I had forgotten they were both Roman Catholic.  That had been another strike against me; I did not have the same faith in God.

Then it was over, and the cold scattered the participants, and within a quarter hour, everyone was gone.  Everyone but this strange old man, standing at the grave, shedding a tear or two.

“Are you really an irascible old man?”

I turned, then looked down.  It was a girl, dressed in black, about five or six years old.

“It depends on who told you that.”

“My mother.  She tells me you are my long-lost grandfather, the one we never talk about.”

OK, that was a surprise.  Having not heard about any children, the children were too busy making asses of themselves in public as befitting the rich and somewhat famous; it was not improbable that this was my great-granddaughter.

“And why is that?”  I kept my voice in the same low conspiratorial tone.

“He deserted my grandmother, but I think he dodged a bullet.”

I almost laughed, just managing to keep a straight face.  She was obviously repeating what she had heard elsewhere, but it was hard to believe it would come from Amber.  The last words I spoke to her, she hated me.

“What’s your name?”

“Daisy “

“I’m Ken.  Sometimes irascible, but I don’t go out very often.”

“Do you always hide?”

“Not usually, but today it was prudent.  I don’t want to cause trouble at your grandmother’s funeral.”

“You don’t have to worry.  My grandfather has already done that.  My mother says he’s an ass too, so it must be something all grandfathers have in common.”

A distinct possibility, I thought.  I scanned the few people remaining, the snow falling harder now, and her mother was not one of them, or at least anyone I might recognise as Amber.  It had been so long that she may have changed, and I’d not know her.

“It is most likely because we are old.  Where is your mother?”

“In the church still.  She is not very well.  She told me to come out and see if you had come.  Her description was quite accurate.”

I had changed, too, so how could she know what I looked like?  Unless she had guessed that I might turn up at the funeral, invited or not.

“Do you think she might want to see me?”

“I think so.  It’s a bit hard sometimes to tell what she’s thinking.  Perhaps we should go and find out.”

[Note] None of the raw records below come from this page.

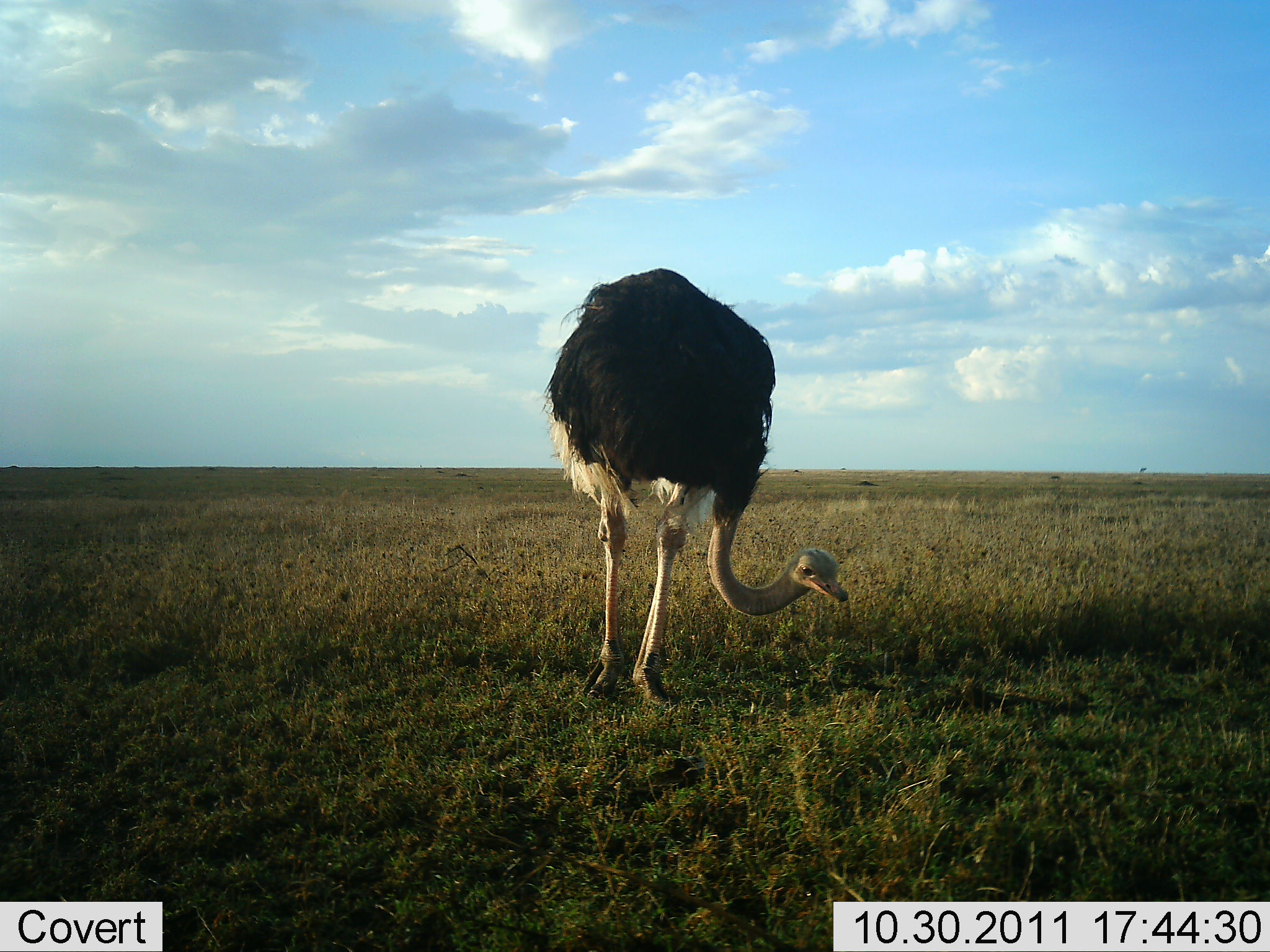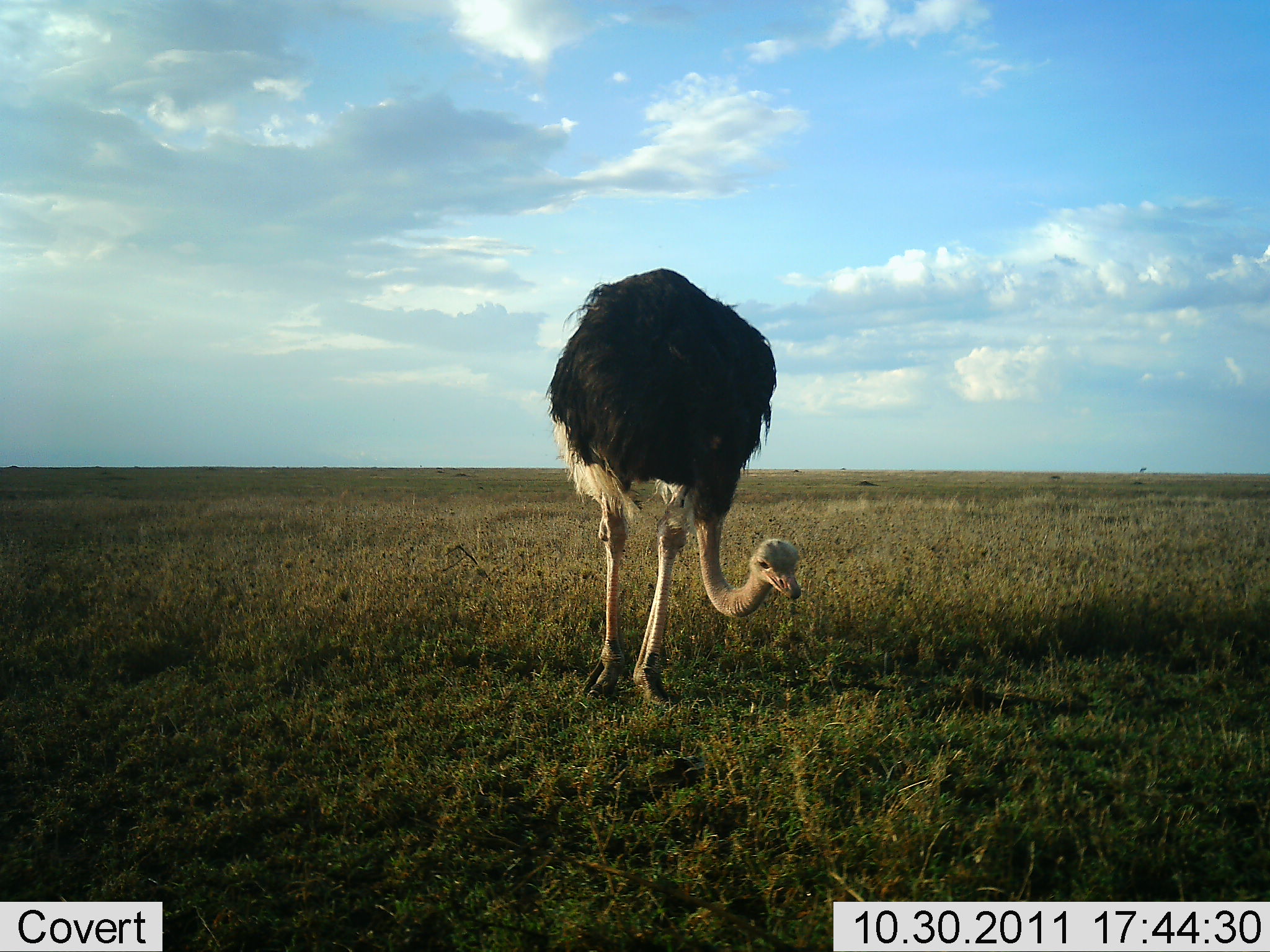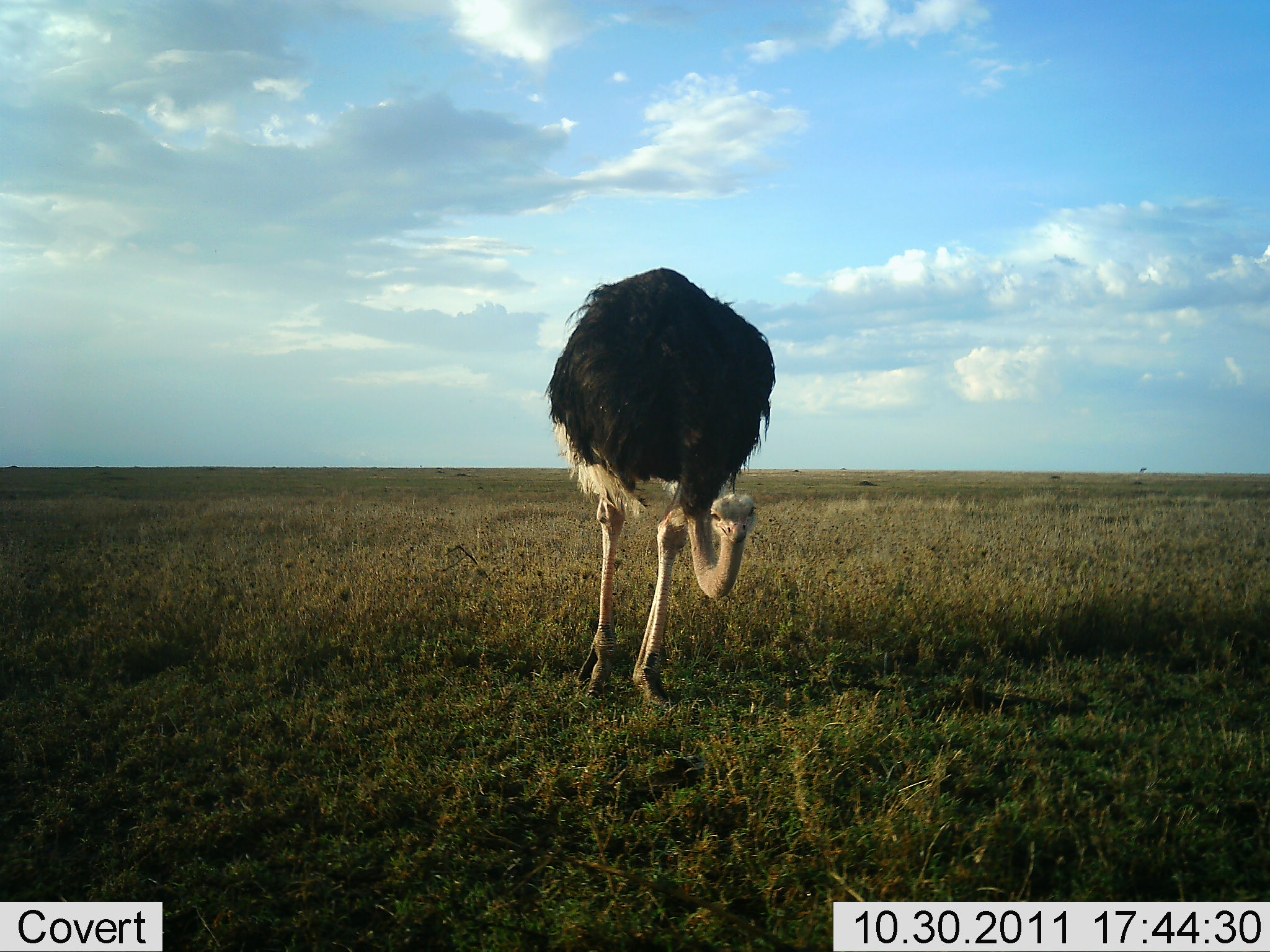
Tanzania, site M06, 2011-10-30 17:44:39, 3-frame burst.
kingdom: Animalia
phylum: Chordata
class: Aves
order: Struthioniformes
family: Struthionidae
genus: Struthio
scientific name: Struthio camelus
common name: ostrich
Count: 1.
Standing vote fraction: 43%.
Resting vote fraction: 0%.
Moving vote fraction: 21%.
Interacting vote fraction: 0%.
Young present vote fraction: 0%.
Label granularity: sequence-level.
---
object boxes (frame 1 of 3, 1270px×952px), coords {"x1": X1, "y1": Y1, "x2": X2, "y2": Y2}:
animal: {"x1": 540, "y1": 265, "x2": 852, "y2": 718}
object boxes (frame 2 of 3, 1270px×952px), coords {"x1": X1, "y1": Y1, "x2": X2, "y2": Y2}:
animal: {"x1": 538, "y1": 264, "x2": 808, "y2": 725}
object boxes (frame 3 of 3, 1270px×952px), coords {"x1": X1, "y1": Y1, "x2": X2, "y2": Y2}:
animal: {"x1": 536, "y1": 265, "x2": 780, "y2": 715}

The snow had settled in, falling steadily.  It was time to get indoors, preferably near a large fire.  There was one waiting for me back at the inn where I was staying for a few days.

“OK.  Lead the way.”

Her little hand slipped into mine, and we headed towards the church.  A thought did cross my mind that she was far too trusting of strangers, but then, I didn’t feel like one.  Perhaps she had sensed that.

Still, I would have a word with her mother about it.

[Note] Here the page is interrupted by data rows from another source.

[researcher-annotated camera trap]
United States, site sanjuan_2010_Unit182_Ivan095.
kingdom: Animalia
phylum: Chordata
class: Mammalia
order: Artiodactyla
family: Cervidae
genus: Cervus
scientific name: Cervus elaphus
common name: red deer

We dusted off the snow before going into the church.  Not far from the entrance, a solitary person was sitting, head in hands.

Daisy left me and went up to her mother, shaking her.  “Mummy, mummy, I found the man.”

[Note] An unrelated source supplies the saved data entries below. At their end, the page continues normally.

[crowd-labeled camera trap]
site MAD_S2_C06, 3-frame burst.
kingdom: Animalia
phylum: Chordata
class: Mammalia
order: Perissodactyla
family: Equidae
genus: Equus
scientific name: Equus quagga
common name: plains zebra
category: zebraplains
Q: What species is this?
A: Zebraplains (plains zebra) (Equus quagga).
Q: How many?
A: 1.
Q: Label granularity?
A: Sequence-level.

Her mother lifted her head slowly and turned towards me.

Amber.  All grown up.  That was the first shock; the second was that she was the spitting image of her mother, exactly as I had seen her that first day I met her.  So flawless, so beautiful, so English.

The second shock was that she was very, very ill.

“Hello, daddy.”

I walked over as she stood and held out her arms.  The next moment, she collapsed, and I just managed to catch her.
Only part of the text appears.